SUPPLIED PASSAGE >>
HostCpuStealNoisyNeighbor #
CPU steal is > 10%. A noisy neighbor is killing VM performances or a spot instance may be out of credit.
Alert Rule
alert: HostCpuStealNoisyNeighbor
annotations:
description: |-
CPU steal is > 10%. A noisy neighbor is killing VM performances or a spot instance may be out of credit.
VALUE = {{ $value }}
LABELS = {{ $labels }}
runbook: https://srerun.github.io/prometheus-alerts/runbooks/node-exporter/hostcpustealnoisyneighbor/
summary: Host CPU steal noisy neighbor (instance {{ $labels.instance }})
expr: (avg by(instance) (rate(node_cpu_seconds_total{mode="steal"}[5m])) * 100 > 10)
* on(instance) group_left (nodename) node_uname_info{nodename=~".+"}
for: 0m
labels:
severity: warning
Meaning #
The HostCpuStealNoisyNeighbor alert is triggered when the average CPU steal rate across all instances exceeds 10% over a 5-minute period. This indicates that one or more instances on a host are experiencing high CPU steal, which can negatively impact their performance. CPU steal occurs when a virtual machine (VM) or container is waiting for the hypervisor to allocate CPU resources, resulting in stolen CPU cycles.
Impact #
The impact of high CPU steal on instances can be significant, leading to:
- Increased latency and response times
- Decreased throughput and performance
- Increased risk of timeouts and errors
- Potential for instance crashes or failures
- In extreme cases, entire hosts or clusters may become unresponsive or crash
Diagnosis #
To diagnose the root cause of the HostCpuStealNoisyNeighbor alert, follow these steps:
- Identify the affected instances: Check the
instance
label in the alert to determine which instances are experiencing high CPU steal. - Investigate the host: Use node_uname_info to identify the host on which the instances are running.
- Check for noisy neighbors: Inspect the host’s resource utilization to identify if there are any noisy neighbors (e.g., instances consuming excessive resources) that may be contributing to the high CPU steal.
- Verify VM or spot instance configuration: Check the configuration of the affected instances to ensure they are not running in a spot instance or have incorrect VM settings that may be causing the high CPU steal.
- Review system logs: Analyze system logs to identify any errors or warnings related to CPU steal or resource contention.
Mitigation #
To mitigate the HostCpuStealNoisyNeighbor alert, follow these steps:
- Identify and terminate noisy neighbors: If a noisy neighbor is identified, terminate the instance to prevent further resource contention.
- Adjust instance configuration: Check and adjust the instance configuration to ensure it is not running in a spot instance or has incorrect VM settings that may be causing the high CPU steal.
- Implement resource constraints: Apply resource constraints (e.g., CPU limits) to prevent instances from consuming excessive resources.
- Consider horizontal scaling: If the host is consistently experiencing high CPU steal, consider scaling out the host or adding more resources to improve performance.
- Monitor and re-evaluate: Continuously monitor the affected instances and re-evaluate the alert threshold to ensure it is set appropriately for the environment.

DATASET CONTENT >>

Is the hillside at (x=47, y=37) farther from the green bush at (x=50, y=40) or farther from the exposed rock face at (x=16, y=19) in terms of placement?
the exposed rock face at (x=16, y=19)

PROBLEMS TO WORK ON >>
a: Answer these from the CPU steal alert runbook:
(i) What severity label does the alert rule assign?
(ii) Under "Meaning", when does CPU steal occur?
(iii) Under "Mitigation", what example of a resource constraint is given?
b: Translate this sentence from the CPU steal alert runbook into Spanish: "If a noisy neighbor is identified, terminate the instance to prevent further resource contention."

SOLUTIONS BELOW >>
a:
(i) warning
(ii) When a virtual machine (VM) or container is waiting for the hypervisor to allocate CPU resources, resulting in stolen CPU cycles.
(iii) CPU limits

b: Si se identifica un vecino ruidoso, termine la instancia para evitar una mayor contención de recursos.